Queries with projections generate different cache keys in different JVMs

GoogleCodeExporter commented 8 years ago

If you create a cacheable query that uses a projection (i.e. return only the 
id, not the whole entity, for example), then the memcached key generated for 
that query will not necessarily be the same each time it is run.  The hibernate 
QueryKey will include a non-null custom transformer.  Any KeyStrategy's which 
use toString (everything but HashCodeKeyStrategy) will invoke QueryKey.toString 
which will call the result transformrer's toString, which is the default 
Object.toString() method that includes the instance identifier.  This will be 
different for different JVMs, so multiple processes in a cluster will not share 
the cache entry, nor will the same process if it is restarted.

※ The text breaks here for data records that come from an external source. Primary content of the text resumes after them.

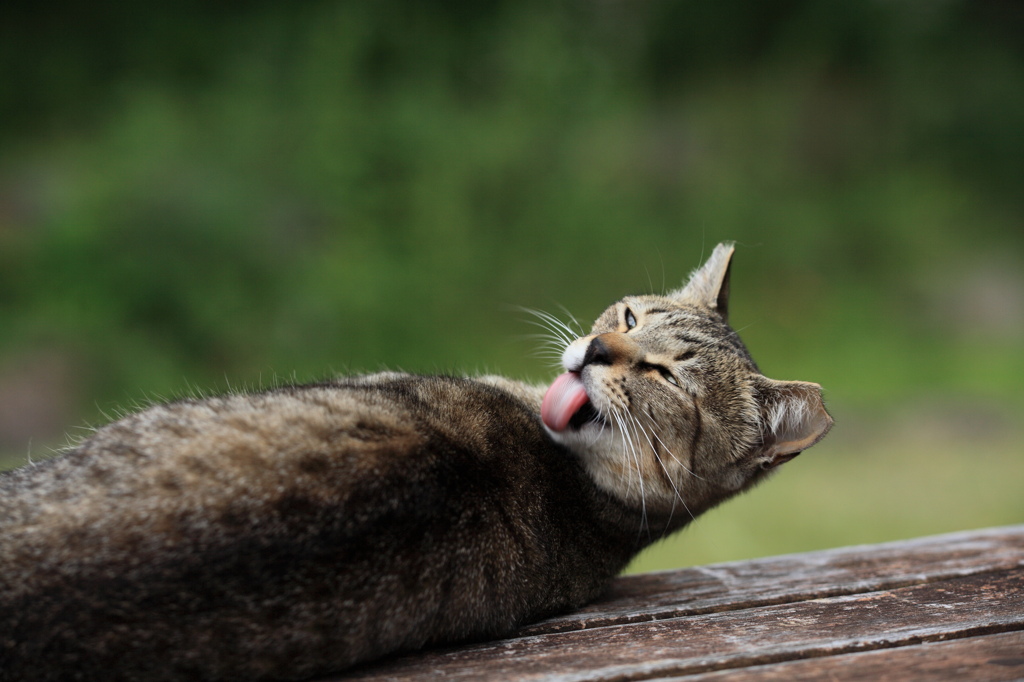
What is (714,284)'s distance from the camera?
3.43 metres

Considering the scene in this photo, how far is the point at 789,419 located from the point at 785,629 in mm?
728

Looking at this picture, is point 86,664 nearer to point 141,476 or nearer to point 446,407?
point 141,476

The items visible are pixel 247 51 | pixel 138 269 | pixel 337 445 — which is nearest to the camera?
pixel 337 445

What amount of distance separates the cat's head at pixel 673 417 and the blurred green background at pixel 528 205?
9.57 feet

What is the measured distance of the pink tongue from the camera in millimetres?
2705

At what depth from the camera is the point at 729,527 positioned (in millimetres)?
6035

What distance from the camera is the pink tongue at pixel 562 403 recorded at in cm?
271

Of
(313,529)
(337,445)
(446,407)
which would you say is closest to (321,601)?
(313,529)

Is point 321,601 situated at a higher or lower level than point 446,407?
lower

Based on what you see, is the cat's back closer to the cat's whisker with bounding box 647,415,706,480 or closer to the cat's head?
the cat's head

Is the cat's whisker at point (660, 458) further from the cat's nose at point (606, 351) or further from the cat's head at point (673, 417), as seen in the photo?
the cat's nose at point (606, 351)

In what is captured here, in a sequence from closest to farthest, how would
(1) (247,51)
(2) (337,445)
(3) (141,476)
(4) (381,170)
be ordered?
(3) (141,476)
(2) (337,445)
(4) (381,170)
(1) (247,51)

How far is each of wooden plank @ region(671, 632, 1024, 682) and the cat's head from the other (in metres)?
0.70

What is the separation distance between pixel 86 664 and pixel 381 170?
6.07 metres
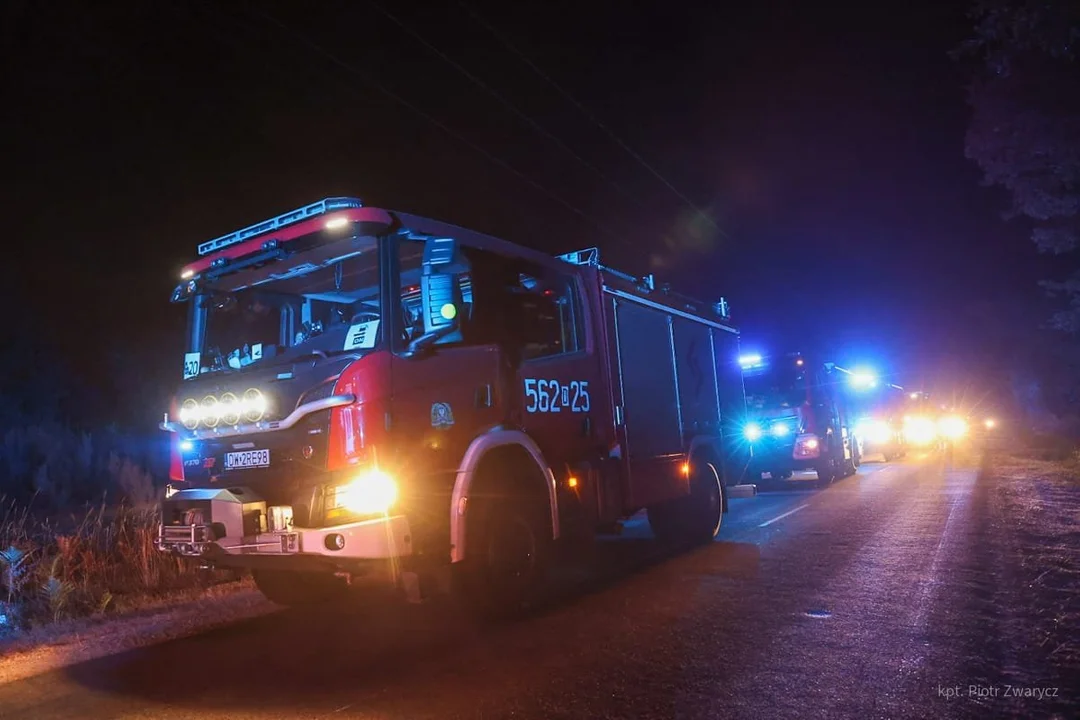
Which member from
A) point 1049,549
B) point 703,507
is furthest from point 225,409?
point 1049,549

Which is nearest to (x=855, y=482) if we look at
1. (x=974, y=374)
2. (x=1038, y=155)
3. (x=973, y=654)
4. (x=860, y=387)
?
(x=860, y=387)

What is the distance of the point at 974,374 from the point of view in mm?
50781

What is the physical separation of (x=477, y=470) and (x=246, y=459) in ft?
5.73

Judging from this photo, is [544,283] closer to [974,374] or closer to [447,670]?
[447,670]

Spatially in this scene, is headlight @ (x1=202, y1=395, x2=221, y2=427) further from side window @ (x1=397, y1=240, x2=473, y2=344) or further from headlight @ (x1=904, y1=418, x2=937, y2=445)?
headlight @ (x1=904, y1=418, x2=937, y2=445)

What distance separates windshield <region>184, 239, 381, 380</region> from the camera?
19.1 ft

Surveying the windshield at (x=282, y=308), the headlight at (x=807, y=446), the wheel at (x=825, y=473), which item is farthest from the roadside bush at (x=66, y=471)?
the wheel at (x=825, y=473)

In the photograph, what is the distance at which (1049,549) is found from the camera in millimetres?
7832

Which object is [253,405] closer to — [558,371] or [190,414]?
[190,414]

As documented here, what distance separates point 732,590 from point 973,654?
7.41ft

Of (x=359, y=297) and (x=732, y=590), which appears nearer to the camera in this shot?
(x=359, y=297)

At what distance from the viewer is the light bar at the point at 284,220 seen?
18.3ft

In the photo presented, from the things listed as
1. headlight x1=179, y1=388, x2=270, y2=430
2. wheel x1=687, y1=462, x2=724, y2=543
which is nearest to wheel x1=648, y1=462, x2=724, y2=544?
wheel x1=687, y1=462, x2=724, y2=543

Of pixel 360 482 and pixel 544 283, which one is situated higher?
pixel 544 283
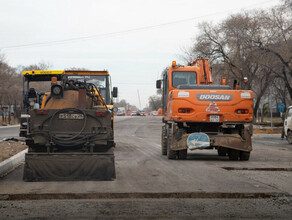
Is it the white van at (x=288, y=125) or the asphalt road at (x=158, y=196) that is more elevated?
the white van at (x=288, y=125)

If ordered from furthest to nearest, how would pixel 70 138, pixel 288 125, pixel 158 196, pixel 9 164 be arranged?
pixel 288 125 < pixel 9 164 < pixel 70 138 < pixel 158 196

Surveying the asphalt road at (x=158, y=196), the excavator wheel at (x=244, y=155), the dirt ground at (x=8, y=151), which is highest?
the dirt ground at (x=8, y=151)

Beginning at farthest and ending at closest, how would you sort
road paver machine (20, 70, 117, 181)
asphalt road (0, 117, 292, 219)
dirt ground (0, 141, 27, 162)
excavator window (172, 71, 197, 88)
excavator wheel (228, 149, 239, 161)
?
excavator window (172, 71, 197, 88)
excavator wheel (228, 149, 239, 161)
dirt ground (0, 141, 27, 162)
road paver machine (20, 70, 117, 181)
asphalt road (0, 117, 292, 219)

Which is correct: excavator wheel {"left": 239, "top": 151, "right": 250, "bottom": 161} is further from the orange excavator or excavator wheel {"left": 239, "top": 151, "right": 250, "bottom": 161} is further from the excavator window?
the excavator window

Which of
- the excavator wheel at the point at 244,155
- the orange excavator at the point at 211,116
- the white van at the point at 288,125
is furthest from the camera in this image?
the white van at the point at 288,125

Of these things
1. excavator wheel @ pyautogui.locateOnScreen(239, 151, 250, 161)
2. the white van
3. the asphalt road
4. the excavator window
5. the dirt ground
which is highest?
the excavator window

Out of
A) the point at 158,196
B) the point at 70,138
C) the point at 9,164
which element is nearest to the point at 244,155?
the point at 70,138

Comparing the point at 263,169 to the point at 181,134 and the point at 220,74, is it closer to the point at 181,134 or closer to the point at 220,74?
the point at 181,134

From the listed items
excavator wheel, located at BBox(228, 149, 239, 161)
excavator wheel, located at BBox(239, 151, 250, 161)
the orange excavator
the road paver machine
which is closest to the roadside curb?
the road paver machine

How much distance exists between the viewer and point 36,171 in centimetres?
1017

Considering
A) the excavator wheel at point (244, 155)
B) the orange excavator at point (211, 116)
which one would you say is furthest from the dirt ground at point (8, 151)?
the excavator wheel at point (244, 155)

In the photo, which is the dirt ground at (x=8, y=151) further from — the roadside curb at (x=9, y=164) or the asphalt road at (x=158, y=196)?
the asphalt road at (x=158, y=196)

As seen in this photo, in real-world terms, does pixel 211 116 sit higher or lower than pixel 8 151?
higher

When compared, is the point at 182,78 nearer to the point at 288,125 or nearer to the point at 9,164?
the point at 9,164
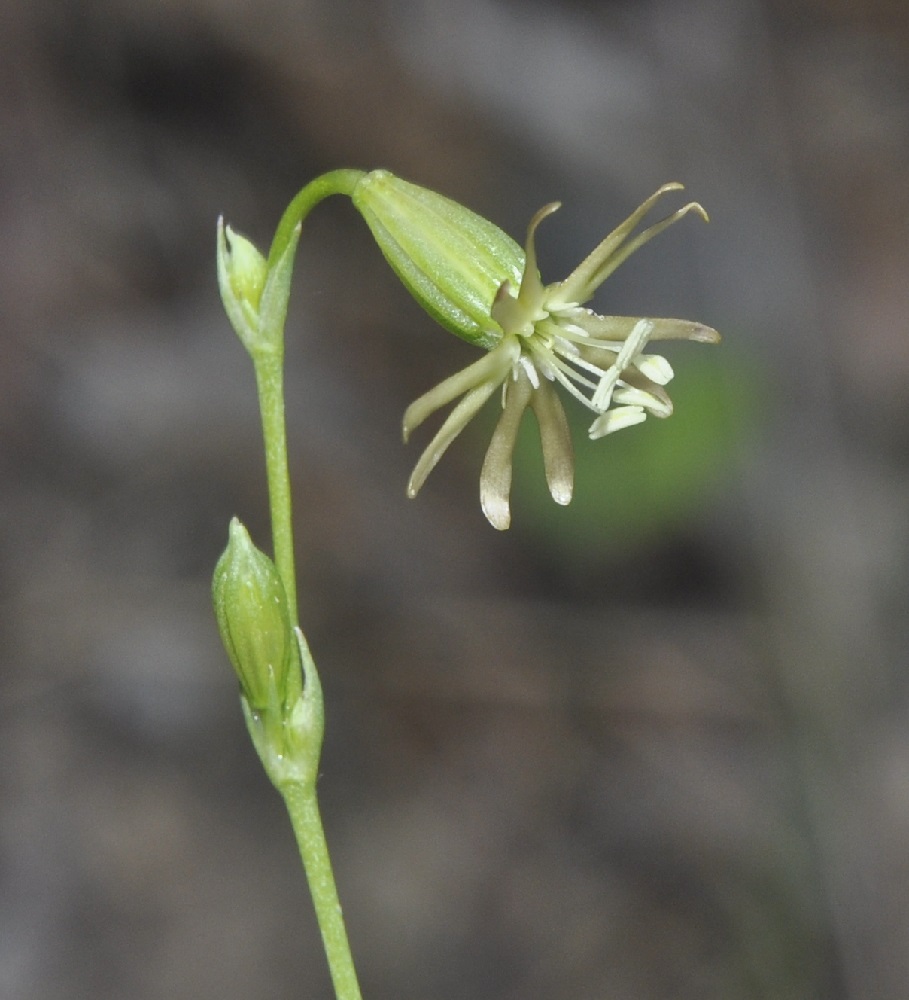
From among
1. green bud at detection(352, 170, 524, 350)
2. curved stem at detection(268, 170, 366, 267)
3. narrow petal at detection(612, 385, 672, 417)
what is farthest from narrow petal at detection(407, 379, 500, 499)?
curved stem at detection(268, 170, 366, 267)

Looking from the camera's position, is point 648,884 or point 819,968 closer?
point 819,968

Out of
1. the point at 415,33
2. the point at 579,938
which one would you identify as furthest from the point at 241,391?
the point at 579,938

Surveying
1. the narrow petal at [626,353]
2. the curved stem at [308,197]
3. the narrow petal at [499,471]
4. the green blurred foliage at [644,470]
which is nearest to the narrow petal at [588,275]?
the narrow petal at [626,353]

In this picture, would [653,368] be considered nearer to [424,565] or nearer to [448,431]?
[448,431]

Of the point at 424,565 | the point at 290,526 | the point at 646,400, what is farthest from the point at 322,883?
the point at 424,565

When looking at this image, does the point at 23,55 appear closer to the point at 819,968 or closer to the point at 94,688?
the point at 94,688

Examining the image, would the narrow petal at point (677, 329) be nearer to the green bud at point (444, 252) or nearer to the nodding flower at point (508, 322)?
the nodding flower at point (508, 322)
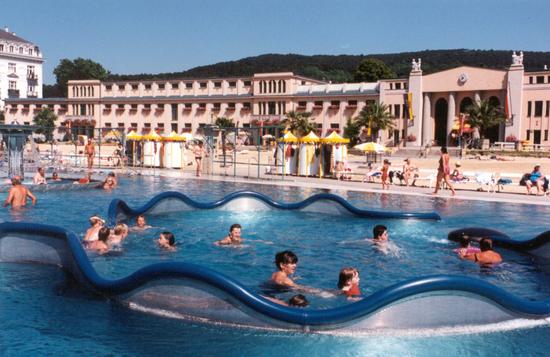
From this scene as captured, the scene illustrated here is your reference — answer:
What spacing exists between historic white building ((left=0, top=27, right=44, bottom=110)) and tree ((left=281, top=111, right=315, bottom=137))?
4778 centimetres

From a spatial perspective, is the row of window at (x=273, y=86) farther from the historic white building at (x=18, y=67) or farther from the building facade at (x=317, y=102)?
the historic white building at (x=18, y=67)

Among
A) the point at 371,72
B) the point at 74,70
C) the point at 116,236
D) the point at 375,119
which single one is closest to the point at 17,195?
the point at 116,236

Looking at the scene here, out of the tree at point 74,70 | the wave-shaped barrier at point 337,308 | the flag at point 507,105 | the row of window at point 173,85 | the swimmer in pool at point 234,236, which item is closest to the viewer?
the wave-shaped barrier at point 337,308

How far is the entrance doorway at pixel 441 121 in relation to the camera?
59.0 metres

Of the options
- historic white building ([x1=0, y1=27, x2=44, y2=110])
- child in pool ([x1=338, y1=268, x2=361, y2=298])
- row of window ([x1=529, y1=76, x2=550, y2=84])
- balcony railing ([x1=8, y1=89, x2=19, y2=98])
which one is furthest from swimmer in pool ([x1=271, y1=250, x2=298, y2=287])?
balcony railing ([x1=8, y1=89, x2=19, y2=98])

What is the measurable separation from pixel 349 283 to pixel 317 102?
194 ft

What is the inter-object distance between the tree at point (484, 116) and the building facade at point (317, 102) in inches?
62.5

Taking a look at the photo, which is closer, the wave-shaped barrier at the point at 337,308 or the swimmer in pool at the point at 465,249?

Unfortunately, I don't see a simple fix, only doing some digging in with 
introspection or hacky manipulation of the result of toString().  Anyone have a 
better idea?

Original issue reported on code.google.com by ddlat...@gmail.com on 18 Aug 2011 at 4:42

GoogleCodeExporter commented 8 years ago

Ok, here's a solution using the Serializable property of QueryKey instead of 
toString 

public class Sha1SerializableKeyStrategy extends Sha1KeyStrategy
{

    @Override
    protected String transformKeyObject(Object key)
    {
        try
        {
            ByteArrayOutputStream byteStream = new ByteArrayOutputStream();
            ObjectOutputStream out = new ObjectOutputStream(byteStream);
            out.writeObject(key);
            return StringUtils.toHexString(byteStream.toByteArray());
        }
        catch (IOException e)
        {
            throw new RuntimeException(e);
        }
    }

}

NOTE - this code is just an illustration, it's probably better not to transform 
the bytes to a string, concatenate them, then change them back to bytes again.

Original comment by ddlat...@gmail.com on 18 Aug 2011 at 5:11

GoogleCodeExporter commented 8 years ago

It's been a while since I've done anything with query caching (or Hibernate in 
general), but can't you provide a name for the cached query? I believe if you 
do that it should solve the problem.

Original comment by raykrue...@gmail.com on 19 Aug 2011 at 3:22

GoogleCodeExporter commented 8 years ago

Closing this down after receiving no reply. I'm assuming naming the query fixed 
it.

Original comment by raykrue...@gmail.com on 17 Jul 2013 at 12:35

Changed state: WontFix

GoogleCodeExporter commented 8 years ago

Hi Ray,

Sorry for not responding to the question earlier - not sure how I missed it.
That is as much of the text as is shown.